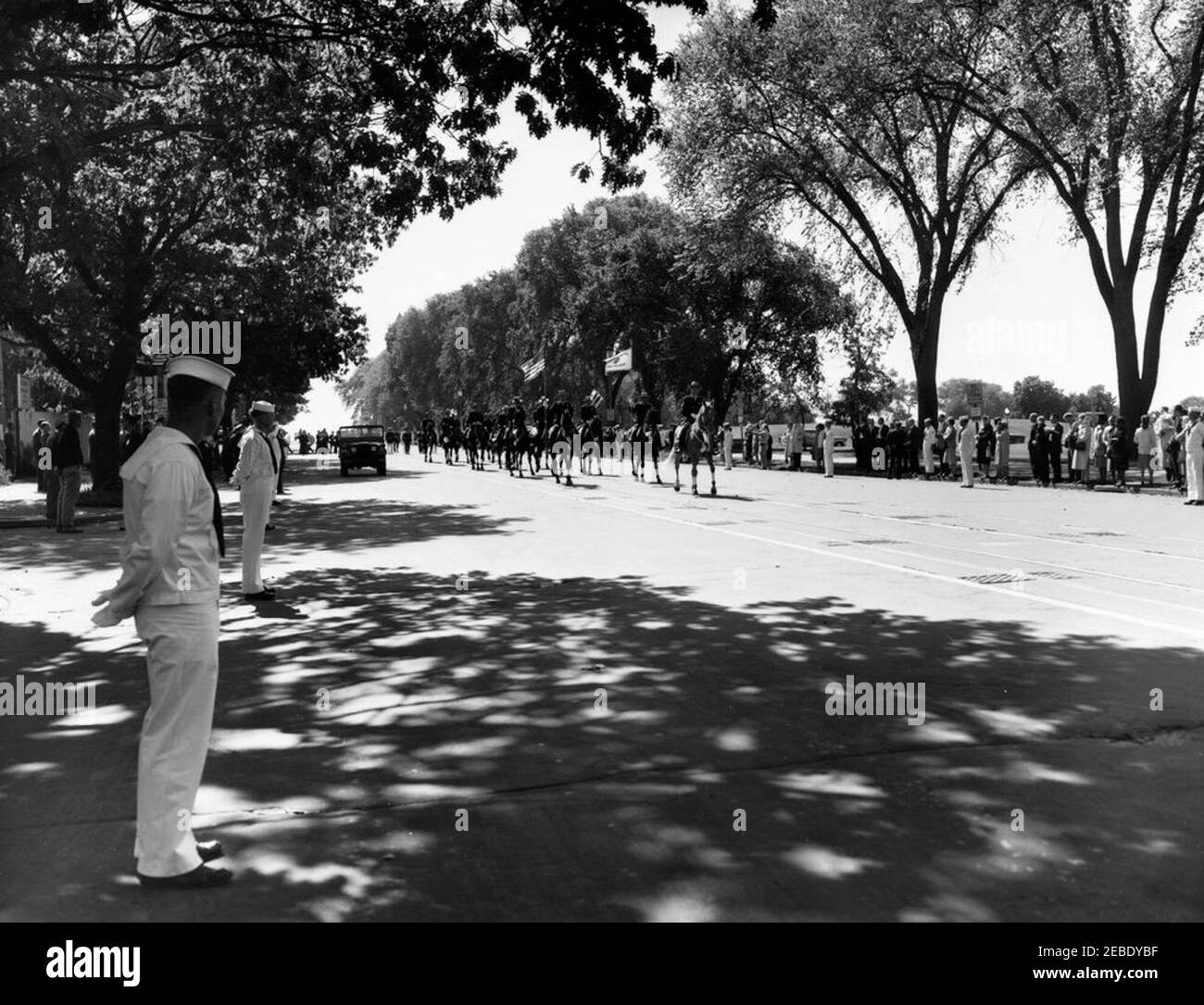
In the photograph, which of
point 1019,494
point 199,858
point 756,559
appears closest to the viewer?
point 199,858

GOAL:
Please rewrite the entries above, changing "closest" to "nearest" and keeping everything else the same. Omit the pictures from your version.

THE ANSWER:
In the photograph, which of
point 1019,494
point 199,858
point 756,559
appears nearest to the viewer?
point 199,858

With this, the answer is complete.